Detected contaminants include caffeine, which was
the highest-volume pollutant, codeine, cholesterol-lowering agents,
anti-depressants, and Premarin, an estrogen replacement drug taken
by about 9 million women. Also chemotherapy agents were found downstream
from hospitals treating cancer patients. Final results from the
study are expected to be released in the fall. For additional information
about the U.S.G.S. study check the website: toxics.usgs.gov/regional/emc.html
What risk does chronic exposure to trace concentrations
of pharmaceuticals pose to humans or wildlife? Some scientists believe
pharmaceuticals do not pose problems to humans since they occur
at low concentrations in water. Other scientists say long-term and
synergistic effects of pharmaceuticals and similar chemicals on
humans are not known and advise caution. They are concerned that
many of these drugs have the potential of interfering with hormone
production. Chemicals with this effect are called endocrine disrupters
and are attracting the attention of water quality experts.
To some scientists the release of antibiotics into
waterways is particularly worrisome. They fear the release may result
in disease-causing bacteria to become immune to treatment and that
drug-resistant diseases will develop.
Scientists generally agree that aquatic life is
most at risk, its life cycle, from birth to death, occurring within
potentially drug-contaminated waters. For example, anti-depressants
have been blamed for altering sperm levels and spawning patterns
in marine life. Most studies of pharmaceutical and pharmaceutically
active chemicals in water have mostly focused on aquatic animals.

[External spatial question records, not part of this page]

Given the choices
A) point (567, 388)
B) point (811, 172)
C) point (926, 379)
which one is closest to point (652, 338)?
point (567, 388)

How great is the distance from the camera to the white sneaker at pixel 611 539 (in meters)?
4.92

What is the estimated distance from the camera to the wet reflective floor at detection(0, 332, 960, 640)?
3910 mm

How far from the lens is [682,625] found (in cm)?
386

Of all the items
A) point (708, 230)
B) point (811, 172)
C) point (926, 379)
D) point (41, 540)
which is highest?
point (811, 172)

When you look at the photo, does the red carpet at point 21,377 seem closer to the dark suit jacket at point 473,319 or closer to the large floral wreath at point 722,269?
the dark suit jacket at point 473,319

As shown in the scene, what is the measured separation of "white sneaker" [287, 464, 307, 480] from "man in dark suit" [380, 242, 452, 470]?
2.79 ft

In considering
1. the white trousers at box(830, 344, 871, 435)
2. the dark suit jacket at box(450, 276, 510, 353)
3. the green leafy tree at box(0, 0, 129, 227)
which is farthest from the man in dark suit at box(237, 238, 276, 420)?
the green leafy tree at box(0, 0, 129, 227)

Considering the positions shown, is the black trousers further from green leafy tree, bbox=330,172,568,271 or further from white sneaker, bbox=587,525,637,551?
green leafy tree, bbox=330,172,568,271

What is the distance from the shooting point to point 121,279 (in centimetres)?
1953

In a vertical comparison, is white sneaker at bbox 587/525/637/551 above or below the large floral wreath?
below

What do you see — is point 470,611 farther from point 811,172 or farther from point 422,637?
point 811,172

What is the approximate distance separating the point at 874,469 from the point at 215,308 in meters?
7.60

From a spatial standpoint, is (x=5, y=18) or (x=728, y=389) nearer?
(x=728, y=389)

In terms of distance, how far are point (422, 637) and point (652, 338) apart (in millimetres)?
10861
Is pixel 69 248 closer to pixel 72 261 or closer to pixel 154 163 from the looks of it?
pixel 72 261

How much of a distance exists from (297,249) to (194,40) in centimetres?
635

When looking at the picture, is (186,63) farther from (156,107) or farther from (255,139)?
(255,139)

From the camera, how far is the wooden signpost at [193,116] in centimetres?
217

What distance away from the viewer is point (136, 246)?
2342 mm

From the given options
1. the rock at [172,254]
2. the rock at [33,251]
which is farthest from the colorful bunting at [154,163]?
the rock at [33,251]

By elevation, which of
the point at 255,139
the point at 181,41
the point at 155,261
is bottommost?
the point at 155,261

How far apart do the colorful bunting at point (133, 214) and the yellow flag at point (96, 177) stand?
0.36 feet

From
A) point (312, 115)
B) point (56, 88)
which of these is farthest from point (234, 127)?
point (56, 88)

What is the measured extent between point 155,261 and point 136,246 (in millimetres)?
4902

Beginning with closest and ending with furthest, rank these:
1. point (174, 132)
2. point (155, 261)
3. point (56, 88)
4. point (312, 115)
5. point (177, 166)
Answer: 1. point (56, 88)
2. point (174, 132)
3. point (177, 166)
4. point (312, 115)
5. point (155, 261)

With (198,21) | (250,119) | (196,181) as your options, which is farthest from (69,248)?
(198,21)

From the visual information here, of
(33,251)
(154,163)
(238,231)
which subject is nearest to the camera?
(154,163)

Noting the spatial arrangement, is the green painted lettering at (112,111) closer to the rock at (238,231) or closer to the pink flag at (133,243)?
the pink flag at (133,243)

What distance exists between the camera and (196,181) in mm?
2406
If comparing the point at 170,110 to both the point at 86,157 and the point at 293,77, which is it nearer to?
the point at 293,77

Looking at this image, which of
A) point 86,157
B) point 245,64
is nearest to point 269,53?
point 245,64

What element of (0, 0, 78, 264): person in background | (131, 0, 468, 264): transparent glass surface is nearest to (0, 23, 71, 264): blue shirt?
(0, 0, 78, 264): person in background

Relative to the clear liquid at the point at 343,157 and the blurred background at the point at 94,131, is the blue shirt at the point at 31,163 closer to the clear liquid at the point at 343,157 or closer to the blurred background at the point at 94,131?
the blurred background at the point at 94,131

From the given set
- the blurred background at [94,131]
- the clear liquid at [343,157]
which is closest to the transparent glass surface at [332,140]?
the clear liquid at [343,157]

For example, recent British research suggest that
estrogen, the female sex hormone, is primarily responsible for deforming
reproductive systems of fish, noting that blood plasma from male
trout living below sewage treatment plants had the female egg protein
vitellogenin. This finding would seem to be consistent with what
U.S. researchers suspect has occurred downstream from treatment
plants in Las Vegas and Minneapolis. Carp in these areas show the
same effects as the British fish.
Some scientists believe arid regions of the West
are especially vulnerable to the effects of drug-contaminated effluent.
These areas are more likely to have streams that rely almost entirely
on effluent for flow, especially during dry months. Further, effluent
is extensively used in irrigation and even for recharging drinking
water aquifers. Also, areas of the West have attracted large number
of retired people who are likely to use more pharmaceuticals than
other population segments; thus more pharmaceuticals in wastewater.